The sound issues first became apparent early in opener Absolva’s slot, with frontman Chris Appleton’s vocal in particular cutting out and occasionally even disappearing. Still, it didn’t stop the Manchester quartet delivering an impressive set: despite only being their third full gig, they were extremely tight and the songs – all drawn from their soon-to-be-recorded debut album, ‘Flames Of Justice’ – were good, solid examples of hard-hitting classic British rock, and these’ coupled with Appleton’s cheeky demeanour, together with a huge reaction from the Belfast crowd, helped pull them through.
If those of us who had noticed such things were expecting the sound level to be turned up for the headliners, then we were sorely disappointed – if anything, the reverse seemed to happen: standing at the bar, it was a strain to hear and it was possible to hold a conversation at normal volume. And, in common with Absolva, Stu Block’s vocal levels almost completely disappeared on an annoyingly regular basis… It must be said, the Limelight’s sound is normally very good – but, tonight, it was worse than bad!
Nevertheless, the band (buoyed by the loyal faithful) battled on and delivered a powerhouse set, based around the recent ‘Dystopia’ opus but with more than enough of a smattering of IE classics to keep the diehards in the moshpit more than satisfied. Mainman Jon Schaffer dominated one side of the stage, content to commend proceedings from the wings as Block whipped the audience (well, those who could hear him) into a frenzy. The band’s other two longer-term members, drummer Brent Smedley and lead guitarist Troy Steele both fulfilled their roles with admirable aplomb, the latter succeeding in wringing out an impressive barrage of solos which just about managed to cut their way through the dire sound, while new boy Luke Appleton (brother of Absolva’s Chris) seems to have slotted right in and delivered a supremely confident performance.

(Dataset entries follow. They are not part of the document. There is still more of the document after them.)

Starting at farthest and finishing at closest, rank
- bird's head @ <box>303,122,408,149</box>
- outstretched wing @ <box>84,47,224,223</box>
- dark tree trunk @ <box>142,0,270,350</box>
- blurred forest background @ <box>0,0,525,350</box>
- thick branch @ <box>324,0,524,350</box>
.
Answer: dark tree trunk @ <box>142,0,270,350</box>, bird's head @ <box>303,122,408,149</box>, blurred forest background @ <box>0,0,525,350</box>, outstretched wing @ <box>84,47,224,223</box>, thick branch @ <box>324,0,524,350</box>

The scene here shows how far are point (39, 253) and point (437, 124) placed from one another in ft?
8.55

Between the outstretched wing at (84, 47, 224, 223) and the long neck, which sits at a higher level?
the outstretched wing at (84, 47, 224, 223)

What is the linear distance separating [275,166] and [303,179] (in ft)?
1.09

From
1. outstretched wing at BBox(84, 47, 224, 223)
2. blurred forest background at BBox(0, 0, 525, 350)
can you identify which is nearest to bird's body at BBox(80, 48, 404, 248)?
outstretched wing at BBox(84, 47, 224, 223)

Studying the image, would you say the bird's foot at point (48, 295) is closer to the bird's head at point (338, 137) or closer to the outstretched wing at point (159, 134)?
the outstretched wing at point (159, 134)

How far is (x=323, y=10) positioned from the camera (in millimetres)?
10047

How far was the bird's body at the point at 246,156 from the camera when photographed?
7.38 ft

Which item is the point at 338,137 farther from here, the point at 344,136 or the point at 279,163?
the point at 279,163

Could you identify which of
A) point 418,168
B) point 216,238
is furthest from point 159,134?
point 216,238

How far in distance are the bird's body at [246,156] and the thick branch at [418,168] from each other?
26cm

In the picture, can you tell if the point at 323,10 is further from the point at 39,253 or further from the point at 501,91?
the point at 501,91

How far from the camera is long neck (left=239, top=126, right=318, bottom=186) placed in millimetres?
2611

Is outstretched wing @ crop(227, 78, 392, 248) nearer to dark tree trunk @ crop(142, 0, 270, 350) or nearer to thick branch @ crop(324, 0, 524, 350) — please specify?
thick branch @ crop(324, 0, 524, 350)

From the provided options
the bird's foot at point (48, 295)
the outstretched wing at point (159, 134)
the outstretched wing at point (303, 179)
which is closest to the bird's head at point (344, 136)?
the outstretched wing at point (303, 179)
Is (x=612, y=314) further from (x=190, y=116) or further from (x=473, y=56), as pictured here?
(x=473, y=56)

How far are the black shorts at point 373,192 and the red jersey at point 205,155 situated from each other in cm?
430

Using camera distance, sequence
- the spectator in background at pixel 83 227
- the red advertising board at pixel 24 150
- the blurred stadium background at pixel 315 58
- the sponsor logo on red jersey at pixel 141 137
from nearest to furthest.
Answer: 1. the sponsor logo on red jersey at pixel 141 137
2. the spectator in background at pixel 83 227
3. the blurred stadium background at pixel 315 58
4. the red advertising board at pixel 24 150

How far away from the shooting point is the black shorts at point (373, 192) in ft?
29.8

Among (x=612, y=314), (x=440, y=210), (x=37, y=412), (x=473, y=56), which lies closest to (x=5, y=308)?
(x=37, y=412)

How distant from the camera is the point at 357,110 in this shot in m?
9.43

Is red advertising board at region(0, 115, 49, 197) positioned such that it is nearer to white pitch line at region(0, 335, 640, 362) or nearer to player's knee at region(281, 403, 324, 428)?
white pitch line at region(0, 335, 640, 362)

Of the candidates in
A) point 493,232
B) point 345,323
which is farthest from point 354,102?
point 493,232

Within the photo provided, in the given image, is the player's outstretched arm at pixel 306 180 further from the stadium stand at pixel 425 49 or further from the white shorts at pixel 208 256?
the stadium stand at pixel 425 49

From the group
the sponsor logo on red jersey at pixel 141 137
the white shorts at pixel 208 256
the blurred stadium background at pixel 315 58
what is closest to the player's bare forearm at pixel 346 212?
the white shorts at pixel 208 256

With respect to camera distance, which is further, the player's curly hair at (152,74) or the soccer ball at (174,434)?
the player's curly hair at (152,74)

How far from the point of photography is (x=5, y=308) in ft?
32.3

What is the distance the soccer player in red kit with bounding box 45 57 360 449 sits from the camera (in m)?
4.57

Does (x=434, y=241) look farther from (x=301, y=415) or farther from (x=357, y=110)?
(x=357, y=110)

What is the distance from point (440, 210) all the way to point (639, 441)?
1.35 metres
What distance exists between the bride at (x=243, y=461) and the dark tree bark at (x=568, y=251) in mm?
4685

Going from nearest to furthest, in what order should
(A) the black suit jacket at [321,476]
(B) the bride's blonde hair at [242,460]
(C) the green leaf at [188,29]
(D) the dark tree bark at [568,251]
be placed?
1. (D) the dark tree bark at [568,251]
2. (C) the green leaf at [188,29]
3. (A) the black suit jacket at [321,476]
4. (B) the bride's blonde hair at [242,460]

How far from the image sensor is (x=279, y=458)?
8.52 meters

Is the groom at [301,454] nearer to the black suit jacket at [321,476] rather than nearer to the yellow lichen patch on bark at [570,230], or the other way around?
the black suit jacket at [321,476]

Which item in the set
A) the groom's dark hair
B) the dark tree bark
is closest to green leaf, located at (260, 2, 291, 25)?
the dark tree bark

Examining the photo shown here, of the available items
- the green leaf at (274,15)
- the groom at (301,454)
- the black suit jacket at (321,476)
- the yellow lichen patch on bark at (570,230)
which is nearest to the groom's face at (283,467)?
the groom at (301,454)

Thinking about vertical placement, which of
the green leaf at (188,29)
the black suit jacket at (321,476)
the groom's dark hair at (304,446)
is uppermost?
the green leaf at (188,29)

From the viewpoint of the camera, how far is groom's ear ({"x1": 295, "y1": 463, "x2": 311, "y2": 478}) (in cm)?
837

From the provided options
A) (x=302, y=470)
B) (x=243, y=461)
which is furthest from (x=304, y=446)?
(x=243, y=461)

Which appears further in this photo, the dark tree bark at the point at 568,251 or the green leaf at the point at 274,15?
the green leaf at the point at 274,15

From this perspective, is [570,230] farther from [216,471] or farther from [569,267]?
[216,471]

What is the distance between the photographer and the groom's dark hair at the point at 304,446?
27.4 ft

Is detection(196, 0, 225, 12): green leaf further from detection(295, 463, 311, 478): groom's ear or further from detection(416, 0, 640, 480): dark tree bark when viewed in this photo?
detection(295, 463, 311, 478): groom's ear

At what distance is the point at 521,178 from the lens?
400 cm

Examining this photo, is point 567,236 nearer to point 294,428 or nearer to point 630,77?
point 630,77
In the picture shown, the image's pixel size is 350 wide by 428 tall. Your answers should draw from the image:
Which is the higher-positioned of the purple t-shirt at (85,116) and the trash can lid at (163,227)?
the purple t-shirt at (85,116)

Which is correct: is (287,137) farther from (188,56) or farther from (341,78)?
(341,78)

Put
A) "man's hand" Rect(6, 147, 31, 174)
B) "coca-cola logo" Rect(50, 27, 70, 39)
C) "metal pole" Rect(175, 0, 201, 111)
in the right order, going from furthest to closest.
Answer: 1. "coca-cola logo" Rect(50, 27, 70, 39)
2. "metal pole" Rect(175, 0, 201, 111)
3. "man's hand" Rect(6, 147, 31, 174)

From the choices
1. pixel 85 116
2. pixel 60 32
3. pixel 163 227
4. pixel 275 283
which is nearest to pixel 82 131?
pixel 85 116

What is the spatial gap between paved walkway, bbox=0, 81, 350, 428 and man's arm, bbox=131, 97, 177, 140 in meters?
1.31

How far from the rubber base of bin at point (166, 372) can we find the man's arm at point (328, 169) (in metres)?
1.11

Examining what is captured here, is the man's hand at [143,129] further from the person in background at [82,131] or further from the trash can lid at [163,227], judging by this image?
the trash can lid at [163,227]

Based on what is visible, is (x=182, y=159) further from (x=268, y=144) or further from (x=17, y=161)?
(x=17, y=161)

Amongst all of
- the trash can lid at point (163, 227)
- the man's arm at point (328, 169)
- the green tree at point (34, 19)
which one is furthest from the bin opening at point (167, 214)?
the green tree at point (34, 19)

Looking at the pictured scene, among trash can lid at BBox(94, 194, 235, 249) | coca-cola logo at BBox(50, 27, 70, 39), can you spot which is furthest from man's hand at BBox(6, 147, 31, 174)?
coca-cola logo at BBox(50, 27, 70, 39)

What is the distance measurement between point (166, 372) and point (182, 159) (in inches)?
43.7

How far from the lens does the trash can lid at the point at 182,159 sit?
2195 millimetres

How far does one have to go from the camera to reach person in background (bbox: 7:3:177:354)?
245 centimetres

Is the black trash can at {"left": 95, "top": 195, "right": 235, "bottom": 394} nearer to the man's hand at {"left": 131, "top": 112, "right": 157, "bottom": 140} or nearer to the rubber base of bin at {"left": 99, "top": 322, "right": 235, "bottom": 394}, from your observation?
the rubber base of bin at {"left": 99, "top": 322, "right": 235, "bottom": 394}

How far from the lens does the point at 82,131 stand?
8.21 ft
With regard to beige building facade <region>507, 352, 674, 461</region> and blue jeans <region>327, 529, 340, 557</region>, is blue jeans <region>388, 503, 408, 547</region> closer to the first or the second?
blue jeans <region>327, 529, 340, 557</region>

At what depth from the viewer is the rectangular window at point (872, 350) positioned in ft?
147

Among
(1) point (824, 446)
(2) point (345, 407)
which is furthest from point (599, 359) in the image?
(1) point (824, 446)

Despite the aural conditions, highlights of the set included the powerful ‘Slave To The Dark’, the huge ‘I Died For You’ and the dark broodiness of the majestic closer ‘Damien’. Having waited more than 20 years to see Iced Earth grace a Belfast stage, the overall impression of the evening was one of a potentially great show ruined by a sound more suited to a primary school play than an evening of bombastically triumphant metal.
‘Dystopia’ is out now on Century Media.
‘Flames Of Justice’ will be released on RockSector in November.